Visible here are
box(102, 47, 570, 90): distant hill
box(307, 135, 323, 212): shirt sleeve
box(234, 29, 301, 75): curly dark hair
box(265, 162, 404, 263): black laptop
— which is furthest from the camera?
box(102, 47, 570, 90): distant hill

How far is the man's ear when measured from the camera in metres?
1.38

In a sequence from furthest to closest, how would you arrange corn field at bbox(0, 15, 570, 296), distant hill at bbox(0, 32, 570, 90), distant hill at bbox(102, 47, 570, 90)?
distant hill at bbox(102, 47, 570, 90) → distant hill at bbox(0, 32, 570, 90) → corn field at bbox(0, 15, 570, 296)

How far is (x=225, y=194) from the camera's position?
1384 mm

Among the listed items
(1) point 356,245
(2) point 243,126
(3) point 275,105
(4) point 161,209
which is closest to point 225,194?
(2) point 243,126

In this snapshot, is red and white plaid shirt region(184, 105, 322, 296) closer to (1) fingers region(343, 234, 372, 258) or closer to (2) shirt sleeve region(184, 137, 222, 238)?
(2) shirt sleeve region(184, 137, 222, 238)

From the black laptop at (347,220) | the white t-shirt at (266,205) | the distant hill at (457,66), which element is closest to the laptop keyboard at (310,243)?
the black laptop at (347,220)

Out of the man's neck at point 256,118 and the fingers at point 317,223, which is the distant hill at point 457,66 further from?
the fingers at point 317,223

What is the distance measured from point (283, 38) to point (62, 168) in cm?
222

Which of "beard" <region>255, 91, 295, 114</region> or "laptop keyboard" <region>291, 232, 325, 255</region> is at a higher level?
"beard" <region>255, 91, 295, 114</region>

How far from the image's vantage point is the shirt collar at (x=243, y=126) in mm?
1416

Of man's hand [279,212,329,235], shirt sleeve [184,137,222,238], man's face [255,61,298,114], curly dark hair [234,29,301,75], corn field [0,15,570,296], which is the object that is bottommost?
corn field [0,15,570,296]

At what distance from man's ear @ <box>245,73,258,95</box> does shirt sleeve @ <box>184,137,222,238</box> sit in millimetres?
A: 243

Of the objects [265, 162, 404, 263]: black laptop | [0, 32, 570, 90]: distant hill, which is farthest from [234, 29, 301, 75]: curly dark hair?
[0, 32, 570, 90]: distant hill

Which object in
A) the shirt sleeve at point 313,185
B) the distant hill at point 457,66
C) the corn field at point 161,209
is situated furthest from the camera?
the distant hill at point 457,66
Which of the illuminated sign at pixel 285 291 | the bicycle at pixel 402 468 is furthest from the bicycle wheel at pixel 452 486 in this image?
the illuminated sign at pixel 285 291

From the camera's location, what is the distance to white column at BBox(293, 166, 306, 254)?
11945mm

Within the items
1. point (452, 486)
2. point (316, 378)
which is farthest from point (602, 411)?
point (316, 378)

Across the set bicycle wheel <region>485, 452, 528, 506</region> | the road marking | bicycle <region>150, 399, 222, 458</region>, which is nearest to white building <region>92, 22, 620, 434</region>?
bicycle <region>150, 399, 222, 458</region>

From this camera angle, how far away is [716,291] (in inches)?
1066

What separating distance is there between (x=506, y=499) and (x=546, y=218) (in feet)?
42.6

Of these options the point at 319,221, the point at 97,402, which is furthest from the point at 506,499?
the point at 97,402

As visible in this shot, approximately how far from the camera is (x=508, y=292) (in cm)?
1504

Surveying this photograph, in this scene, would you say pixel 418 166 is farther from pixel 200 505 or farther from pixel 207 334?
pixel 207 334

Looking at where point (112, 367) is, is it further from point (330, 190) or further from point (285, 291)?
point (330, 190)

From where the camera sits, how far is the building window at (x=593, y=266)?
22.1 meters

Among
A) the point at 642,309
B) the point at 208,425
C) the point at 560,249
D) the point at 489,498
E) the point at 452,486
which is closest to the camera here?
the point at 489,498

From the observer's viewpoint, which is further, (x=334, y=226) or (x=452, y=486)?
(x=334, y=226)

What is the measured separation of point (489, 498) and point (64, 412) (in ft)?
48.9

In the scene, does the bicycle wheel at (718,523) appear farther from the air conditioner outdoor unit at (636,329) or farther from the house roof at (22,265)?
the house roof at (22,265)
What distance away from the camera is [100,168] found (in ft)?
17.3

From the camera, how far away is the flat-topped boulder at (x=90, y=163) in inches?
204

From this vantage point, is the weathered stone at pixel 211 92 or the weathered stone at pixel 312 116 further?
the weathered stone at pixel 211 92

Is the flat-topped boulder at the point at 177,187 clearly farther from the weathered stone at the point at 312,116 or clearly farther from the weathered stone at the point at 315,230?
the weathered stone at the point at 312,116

_Stated problem_
Please number every line of the entries above as a list, skipping the blank lines.

_Correct response_
1. Visible here are
2. box(102, 47, 570, 90): distant hill
3. box(307, 135, 323, 212): shirt sleeve
4. box(234, 29, 301, 75): curly dark hair
5. box(265, 162, 404, 263): black laptop
6. — which is furthest from the camera?
7. box(102, 47, 570, 90): distant hill
8. How far is the man's ear when measured from the camera in metres?
9. 1.38
10. In a sequence from furthest to closest, how would you arrange corn field at bbox(0, 15, 570, 296), distant hill at bbox(0, 32, 570, 90), distant hill at bbox(102, 47, 570, 90)?
11. distant hill at bbox(102, 47, 570, 90) → distant hill at bbox(0, 32, 570, 90) → corn field at bbox(0, 15, 570, 296)
12. How far is (x=225, y=194) from the camera's position?
13. 1384 mm
14. Among the listed items
15. (1) point 356,245
16. (2) point 243,126
17. (3) point 275,105
18. (4) point 161,209
19. which is closest to point 225,194?
20. (2) point 243,126
21. In this snapshot, is red and white plaid shirt region(184, 105, 322, 296) closer to (1) fingers region(343, 234, 372, 258) or closer to (2) shirt sleeve region(184, 137, 222, 238)?
22. (2) shirt sleeve region(184, 137, 222, 238)
23. From the black laptop at (347,220) | the white t-shirt at (266,205) | the distant hill at (457,66), which element is closest to the laptop keyboard at (310,243)?
24. the black laptop at (347,220)
25. Out of the man's neck at point 256,118 and the fingers at point 317,223, which is the distant hill at point 457,66 further from?
26. the fingers at point 317,223
27. What is the distance measured from point (283, 38) to point (62, 168) in cm?
28. 222
29. Which of "beard" <region>255, 91, 295, 114</region> or "laptop keyboard" <region>291, 232, 325, 255</region> is at a higher level?
30. "beard" <region>255, 91, 295, 114</region>
31. How far from the image's vantage point is the shirt collar at (x=243, y=126) in mm?
32. 1416
33. Of man's hand [279,212,329,235], shirt sleeve [184,137,222,238], man's face [255,61,298,114], curly dark hair [234,29,301,75], corn field [0,15,570,296], which is the object that is bottommost?
34. corn field [0,15,570,296]
35. At what distance from man's ear @ <box>245,73,258,95</box> does shirt sleeve @ <box>184,137,222,238</box> sit in millimetres?
36. A: 243
37. Of the objects [265, 162, 404, 263]: black laptop | [0, 32, 570, 90]: distant hill, which is farthest from [234, 29, 301, 75]: curly dark hair?
38. [0, 32, 570, 90]: distant hill
39. Which object in
40. A) the shirt sleeve at point 313,185
41. B) the distant hill at point 457,66
42. C) the corn field at point 161,209
43. is situated furthest from the camera?
44. the distant hill at point 457,66
45. Which of the illuminated sign at pixel 285 291 | the bicycle at pixel 402 468 is furthest from the bicycle wheel at pixel 452 486 in this image?
46. the illuminated sign at pixel 285 291
47. From the camera's location, what is the distance to white column at BBox(293, 166, 306, 254)?
48. 11945mm
49. Within the items
50. 1. point (452, 486)
51. 2. point (316, 378)
52. which is farthest from point (602, 411)?
53. point (316, 378)
54. Across the set bicycle wheel <region>485, 452, 528, 506</region> | the road marking | bicycle <region>150, 399, 222, 458</region>, which is nearest to white building <region>92, 22, 620, 434</region>?
55. bicycle <region>150, 399, 222, 458</region>
56. From this camera angle, how far away is [716,291] (in inches)?
57. 1066
58. What separating distance is there between (x=506, y=499) and (x=546, y=218) (in feet)?
59. 42.6
60. Of these options the point at 319,221, the point at 97,402, which is furthest from the point at 506,499?
61. the point at 97,402
62. As visible in this shot, approximately how far from the camera is (x=508, y=292) (in cm)?
63. 1504
64. Surveying this photograph, in this scene, would you say pixel 418 166 is farther from pixel 200 505 or farther from pixel 207 334?
65. pixel 207 334
66. Looking at where point (112, 367) is, is it further from point (330, 190) or further from point (285, 291)?
67. point (330, 190)
68. From where the camera sits, how far is the building window at (x=593, y=266)?
69. 22.1 meters
70. Among
71. A) the point at 642,309
72. B) the point at 208,425
73. C) the point at 560,249
74. D) the point at 489,498
75. E) the point at 452,486
76. which is closest to the camera here?
77. the point at 489,498
78. From the observer's viewpoint, which is further, (x=334, y=226) or (x=452, y=486)?
79. (x=334, y=226)
80. What is the measured separation of point (489, 498) and point (64, 412) (in ft)?
81. 48.9
82. In the scene, does the bicycle wheel at (718,523) appear farther from the air conditioner outdoor unit at (636,329) or farther from the house roof at (22,265)?
83. the house roof at (22,265)
84. What distance away from the camera is [100,168] found (in ft)?
85. 17.3
86. From the camera, how far away is the flat-topped boulder at (x=90, y=163) in inches?
87. 204
88. From this vantage point, is the weathered stone at pixel 211 92 or the weathered stone at pixel 312 116 further?
89. the weathered stone at pixel 211 92
90. Is the flat-topped boulder at the point at 177,187 clearly farther from the weathered stone at the point at 312,116 or clearly farther from the weathered stone at the point at 315,230?
91. the weathered stone at the point at 312,116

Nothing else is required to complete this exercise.